# Job
Copy out all of the lines below word for word, omitting the pictures.

Items for visual spatial reasoning
━━━

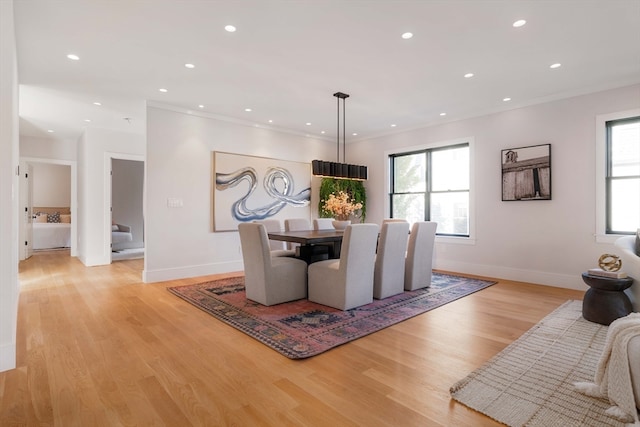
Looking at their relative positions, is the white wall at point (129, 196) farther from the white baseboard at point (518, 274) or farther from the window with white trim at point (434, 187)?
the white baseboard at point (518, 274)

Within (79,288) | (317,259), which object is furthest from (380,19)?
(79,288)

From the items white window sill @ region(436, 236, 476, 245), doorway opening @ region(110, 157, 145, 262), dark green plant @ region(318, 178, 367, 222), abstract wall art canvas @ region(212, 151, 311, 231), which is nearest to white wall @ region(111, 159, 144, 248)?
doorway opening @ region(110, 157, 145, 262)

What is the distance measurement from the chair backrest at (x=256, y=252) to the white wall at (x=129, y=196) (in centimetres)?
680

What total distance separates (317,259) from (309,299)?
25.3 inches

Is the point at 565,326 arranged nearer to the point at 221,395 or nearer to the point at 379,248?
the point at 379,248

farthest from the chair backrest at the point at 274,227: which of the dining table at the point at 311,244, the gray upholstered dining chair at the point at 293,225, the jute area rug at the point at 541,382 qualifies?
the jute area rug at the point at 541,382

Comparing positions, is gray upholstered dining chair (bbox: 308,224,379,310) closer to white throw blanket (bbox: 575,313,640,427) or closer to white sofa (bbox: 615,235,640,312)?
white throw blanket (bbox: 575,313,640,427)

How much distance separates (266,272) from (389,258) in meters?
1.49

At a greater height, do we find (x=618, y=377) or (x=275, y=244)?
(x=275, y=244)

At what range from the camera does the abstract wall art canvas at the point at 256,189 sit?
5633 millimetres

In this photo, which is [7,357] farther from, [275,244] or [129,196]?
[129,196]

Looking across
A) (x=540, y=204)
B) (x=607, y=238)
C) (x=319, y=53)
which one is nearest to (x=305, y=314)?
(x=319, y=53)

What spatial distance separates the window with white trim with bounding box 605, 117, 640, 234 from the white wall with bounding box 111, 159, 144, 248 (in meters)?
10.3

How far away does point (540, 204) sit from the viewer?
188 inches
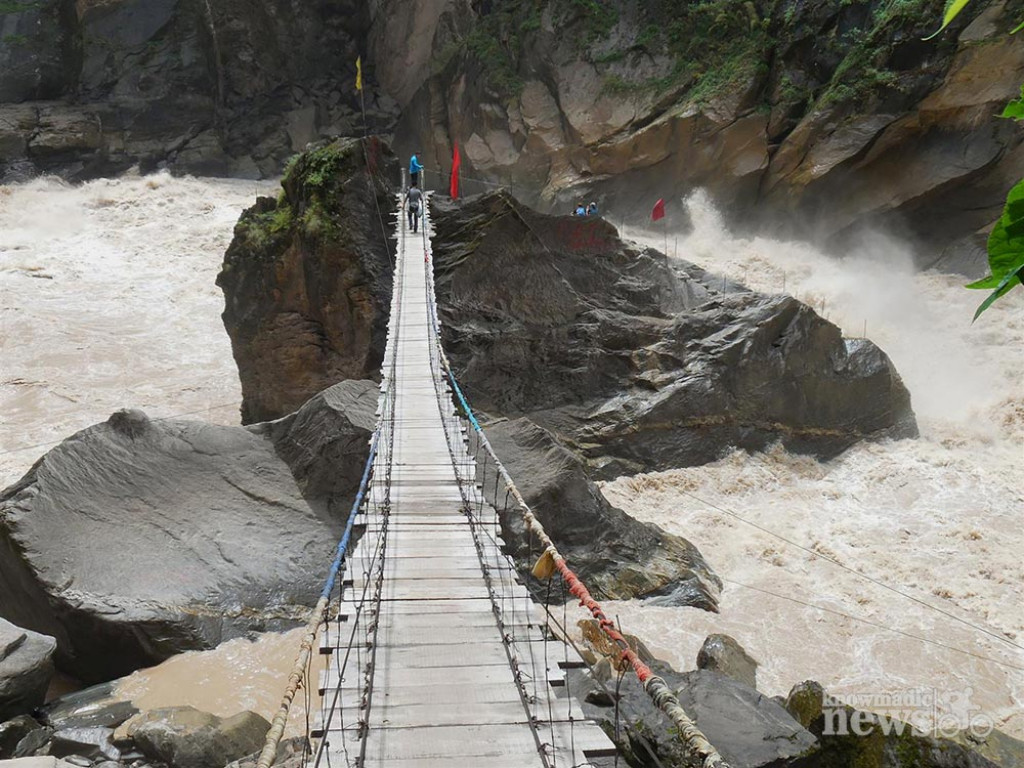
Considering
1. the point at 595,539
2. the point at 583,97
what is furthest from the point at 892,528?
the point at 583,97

━━━

# The completed task
Looking at their relative positions, is the white wall at point (129, 196) farther from the white baseboard at point (518, 274) or farther from the window with white trim at point (434, 187)?
the white baseboard at point (518, 274)

Within (79,288) | (317,259), which object is furthest from (380,19)?
(79,288)

From the items white window sill @ region(436, 236, 476, 245), doorway opening @ region(110, 157, 145, 262), dark green plant @ region(318, 178, 367, 222), abstract wall art canvas @ region(212, 151, 311, 231), which is nearest to white wall @ region(111, 159, 144, 248)?
doorway opening @ region(110, 157, 145, 262)

What is the distance measurement from the chair backrest at (x=256, y=252) to the white wall at (x=129, y=196) (in centimetres)?
680

What total distance separates (317,259) from (309,299)?
25.3 inches

Is the point at 565,326 arranged nearer to the point at 221,395 or nearer to the point at 379,248?
the point at 379,248

farthest from the chair backrest at the point at 274,227: which of the dining table at the point at 311,244, the gray upholstered dining chair at the point at 293,225, the jute area rug at the point at 541,382 qualifies?
the jute area rug at the point at 541,382

Comparing positions, is gray upholstered dining chair (bbox: 308,224,379,310) closer to white throw blanket (bbox: 575,313,640,427) or closer to white sofa (bbox: 615,235,640,312)?
white throw blanket (bbox: 575,313,640,427)

How much distance separates (266,272) from (389,258) in meters?
1.49

At a greater height, do we find (x=618, y=377) or (x=275, y=244)?
(x=275, y=244)

At what range from the camera does the abstract wall art canvas at the point at 256,189 sit?
5633 millimetres

In this photo, which is [7,357] farther from, [275,244] or [129,196]?
[129,196]

Looking across
A) (x=540, y=204)
B) (x=607, y=238)
C) (x=319, y=53)
which one is nearest to (x=305, y=314)?
(x=319, y=53)

What spatial distance separates the window with white trim with bounding box 605, 117, 640, 234 from the white wall with bounding box 111, 159, 144, 248 (in meters)?
10.3

How far away does point (540, 204) sit from the viewer?
188 inches
Considering
1. the point at 595,539
2. the point at 583,97
what is furthest from the point at 892,528?
the point at 583,97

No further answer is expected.